All of them, with almost no exceptions. There should be Brobdignagian neighborhoods full of giants, as Ken Marable suggested, as well as Liliputian ones full of tiny creatures. Sigil is the gateway to a thousand worlds and planes, and there's no reason to put any restrictions on what can be found there. However, I would make planewalking races like githzerai, shadowswyfts, bariaurs, planetouched, humans, gloamings, illithids, angels, devils, slaadi and so forth more common than races common to only the Material Plane like elves, dwarves, gnomes, ropers, goliaths, and manticores.
One of the very few exceptions is that there are no mercanes in Sigil. According the PSMC2, they avoid the Cage like the plague. No one knows why, but they seem terrified of it.

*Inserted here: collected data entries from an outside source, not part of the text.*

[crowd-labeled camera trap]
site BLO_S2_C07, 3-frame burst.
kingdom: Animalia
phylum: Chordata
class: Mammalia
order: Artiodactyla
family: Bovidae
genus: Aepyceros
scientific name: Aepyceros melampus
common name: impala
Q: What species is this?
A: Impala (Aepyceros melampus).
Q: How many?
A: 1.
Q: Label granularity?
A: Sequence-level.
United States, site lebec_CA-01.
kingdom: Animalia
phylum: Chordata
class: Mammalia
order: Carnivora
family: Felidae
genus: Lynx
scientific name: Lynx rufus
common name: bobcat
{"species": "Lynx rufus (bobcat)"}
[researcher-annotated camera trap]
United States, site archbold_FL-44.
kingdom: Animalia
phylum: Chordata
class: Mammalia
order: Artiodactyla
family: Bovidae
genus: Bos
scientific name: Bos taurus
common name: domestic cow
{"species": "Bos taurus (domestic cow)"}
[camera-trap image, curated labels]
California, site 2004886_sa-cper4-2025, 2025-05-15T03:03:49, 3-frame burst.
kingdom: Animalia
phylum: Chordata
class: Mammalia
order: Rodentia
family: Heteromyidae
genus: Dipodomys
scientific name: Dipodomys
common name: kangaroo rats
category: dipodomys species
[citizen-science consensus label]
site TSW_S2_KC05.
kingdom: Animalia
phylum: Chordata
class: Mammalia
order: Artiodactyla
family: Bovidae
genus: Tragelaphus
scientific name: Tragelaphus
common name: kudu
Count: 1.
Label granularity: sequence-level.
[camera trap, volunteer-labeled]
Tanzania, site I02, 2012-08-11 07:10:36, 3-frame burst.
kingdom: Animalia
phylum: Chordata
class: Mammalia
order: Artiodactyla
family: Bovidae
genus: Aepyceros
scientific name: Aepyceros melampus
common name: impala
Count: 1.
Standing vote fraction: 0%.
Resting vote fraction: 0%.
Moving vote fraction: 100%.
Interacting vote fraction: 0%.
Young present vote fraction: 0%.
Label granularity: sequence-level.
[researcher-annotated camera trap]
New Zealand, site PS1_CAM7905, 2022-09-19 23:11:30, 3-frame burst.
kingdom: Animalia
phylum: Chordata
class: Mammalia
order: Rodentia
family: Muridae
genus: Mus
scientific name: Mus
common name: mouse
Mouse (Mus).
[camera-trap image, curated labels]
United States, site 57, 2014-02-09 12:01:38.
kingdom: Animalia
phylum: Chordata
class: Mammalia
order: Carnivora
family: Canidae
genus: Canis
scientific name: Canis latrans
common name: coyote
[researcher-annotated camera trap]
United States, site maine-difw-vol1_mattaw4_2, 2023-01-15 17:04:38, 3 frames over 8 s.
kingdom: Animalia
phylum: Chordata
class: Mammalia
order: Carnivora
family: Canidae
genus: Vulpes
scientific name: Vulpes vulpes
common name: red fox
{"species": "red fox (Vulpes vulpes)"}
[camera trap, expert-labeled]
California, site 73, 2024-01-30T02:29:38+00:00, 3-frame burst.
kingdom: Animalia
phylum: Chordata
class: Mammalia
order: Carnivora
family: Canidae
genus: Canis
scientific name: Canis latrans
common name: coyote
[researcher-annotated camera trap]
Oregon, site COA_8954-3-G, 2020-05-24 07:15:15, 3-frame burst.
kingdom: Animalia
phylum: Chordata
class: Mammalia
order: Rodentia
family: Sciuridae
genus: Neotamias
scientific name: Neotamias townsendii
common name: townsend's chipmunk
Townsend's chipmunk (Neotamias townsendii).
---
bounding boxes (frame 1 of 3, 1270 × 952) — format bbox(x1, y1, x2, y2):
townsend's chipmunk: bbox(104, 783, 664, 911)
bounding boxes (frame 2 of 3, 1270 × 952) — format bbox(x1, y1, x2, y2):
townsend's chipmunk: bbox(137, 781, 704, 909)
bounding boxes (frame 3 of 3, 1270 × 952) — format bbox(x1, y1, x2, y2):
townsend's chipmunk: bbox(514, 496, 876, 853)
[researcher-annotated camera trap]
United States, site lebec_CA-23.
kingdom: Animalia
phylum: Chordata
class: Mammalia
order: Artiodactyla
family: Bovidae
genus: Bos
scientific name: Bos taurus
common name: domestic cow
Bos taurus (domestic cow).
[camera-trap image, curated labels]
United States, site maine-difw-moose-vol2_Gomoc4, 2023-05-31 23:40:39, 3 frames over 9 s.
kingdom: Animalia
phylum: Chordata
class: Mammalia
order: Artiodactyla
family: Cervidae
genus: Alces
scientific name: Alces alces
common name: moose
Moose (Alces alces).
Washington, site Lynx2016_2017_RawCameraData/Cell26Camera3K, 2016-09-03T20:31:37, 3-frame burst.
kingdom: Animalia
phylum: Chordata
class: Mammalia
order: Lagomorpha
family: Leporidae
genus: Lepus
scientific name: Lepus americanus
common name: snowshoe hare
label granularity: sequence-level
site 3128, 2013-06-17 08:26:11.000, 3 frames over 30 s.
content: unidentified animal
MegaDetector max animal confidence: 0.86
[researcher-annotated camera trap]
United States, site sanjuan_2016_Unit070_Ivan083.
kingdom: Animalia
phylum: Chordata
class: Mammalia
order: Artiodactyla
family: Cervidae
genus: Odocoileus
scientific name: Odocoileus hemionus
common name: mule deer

The other exception, of course, is that the city will accept nothing with a divine rank, although there are rumors of something going on in a place called Harbinger House where that might be changing...
The "planar commitment" trait from the Manual of the Planes is without question the most pointless, moronic, and fun-destroying rule in the book. It deserves nothing but ridicule whenever it is mentioned. Petitioners will tend to remain in their final rewards/punishments by default, but there's absolutely no good reason to create a rule outright banning them from ever escaping their planes. Why shouldn't I be able to create an exceptional petitioner as a PC? Why can't I have a petitioner flee prosecution or a messy relationship in its home domain, or gotten lost due to an errant planar rift or portal, or been kidnapped, or immigrated with a vast wave of other migrants upon the death of their patron deity? So many story possibilities killed with one ill-thought-out line.
What's more, the rule ignored established lore, which said that Sigil does have petitioners in it - not a lot, but some. The Grixxit is a petitioner from Ysgard, formally a member of the Expansionist faction, bent on revenge for the destruction of her fellows. The Planescape boxed set included a short scenario involving a petitioner of the Chinese pantheon who accidently got rerouted to Sigil while Yen-Wang-Yeh was busy reporting to Shang-ti. There's another adventure that involves a petitioner from the Beastlands going to Sigil to complete some unfinished business from its life. The former factol of the Fraternity of Order, Hashkar, was even a petitioner.
If the idea of the trait wasn't stupid enough, the Manual of the Planes managed to make it even dumber by adding a bunch of arbitrary and unexplained exceptions. So lantern archons, lemures, larvae, and manes can leave their planes, but petitioners from Acheron, Ysgard, the Beastlands, and the Outlands can't? And we're given no justification for why certain kinds of petitioners are mysteriously immune to this otherwise immutable rule. For that matter, we aren't given any justification for why any petitioners should be bound to it. If some forms of petitioners can somehow avoid this restriction, why can't others?
Finally, as I said, the rule is pointless. Exactly how will the game be harmed by allowing petitioners to occasionally travel? There's no reason for such a restriction. Will not travel, sure, I can buy that. Most won't want to go anywhere, or their gods won't allow it. But can't, as a trait inherent to the template? Such nonsense.